Expected resource consumption in running stage:

  • Mild CPU usage. (exact number to be added later)
  • ~200MB memory
  • Listen on port 5900 (may be modified later)
  • 2.5 HTTP requests/response per second per machine. no keep-alive.
  • Traffic is all within PlanetLab.
  • Each machine is expected to initiate connection to almost all other 500 machines. (number of destinations = 12 simulated users/ machine * 60 average degree)

Current Status

  • Sept 25, 2013 12:05 HKT. The series of experiment has been finished. There will be no experiment recently.
  • Sept 17, 2013 23:15 HKT. We are continuously running a series of experiments this week. Each experiment costs about 2 hours deployment time and 1 hour's running time.
  • Sept 13, 2013 16:10 HKT. The 16th exp runs from 15:30 for about 12 hours.
  • Sept 13, 2013 01:40 HKT. The 15th exp runs from 00:50 for about 12 hours.
  • Sept 12, 2013 00:25 HKT. The 13 the experiment will run starting from 00:30 for about 12 hours. Configuration is the same as exp12. Server load will be more uniform.
  • Sept 11, 2013 15:55 HKT. The 12th experiment will run starting from 16:10. Same configuration as exp11 except for the data amount is trimmed smaller.
  • Sept 10, 2013 23:00 HKT. The 11th experiment will run from 23:15 for about 12 hours. HTTP request frequency is the same as exp9 and exp10.
  • Sept 10, 2013 23:00 HKT. Just finished exp10, the settings are the same as exp9.
  • Sept 10, 2013 15:00 HKT. The 9th experiment will run between 16:00~18:00. Most configurations are the same except that the number of HTTP requests will increase by 3 folds.
  • Sept 9, 2013 16:40 HKT. The 8th experiment is running. Configuration similar to previous ones, with non-used data removed.
  • Sept 7, 2013 19:55 HKT. The 5th exp starts running.
  • Sept 7, 2013 13:50 HKT. The 4th exp was run during the past one day.
  • Sept 5, 2013 11:00 HKT. The 3rd exp is terminated.
  • Sept 3, 2013 20:40 HKT. We started to distribute data for the 3rd round. The settings are almost the same as the previous two experiments. Forwarding data is filtered according to the output of a local simulator. Resource consumption is similar to previous two experiments.
  • Sept 3, 2013 15:40 HKT. The 2nd experiment finished running about 10am today. All bots are killed.
  • Sept 2, 2013 10:40 HKT. We are running the 2nd experiment. The setup is same as the 1st one. This experiment is for validating variance in real deployment.
  • Sept 1, 2013 15:50 HKT. Currently all bots are killed. We just finished the first experiment and are doing data analysis.

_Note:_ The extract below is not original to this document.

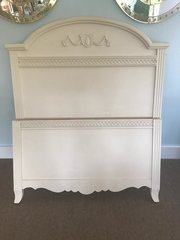 Hollywood Regency Style Twin Bed Frame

Quote my email to PL support (Aug 31, 2013):

Dear admin,

We are current running an experiment on PlanetLab for Decentralized Social Networks. We have built a middleware to bridge all kinds of social networking services, unifying the interfaces and data structures. We hope it be a viable solution to address the migration problem from centralized services to decentralized services. The middleware support some non-conventional social networking platforms like RSS and Email. The 2nd stage we envisioned for the migration process is to let SNSAPI users connect to each other directly using those platforms. In this experiment, we actually built a backbone using the RSS platform os SNSAPI. We replay the traces from real social networks to evaluate the efficiency.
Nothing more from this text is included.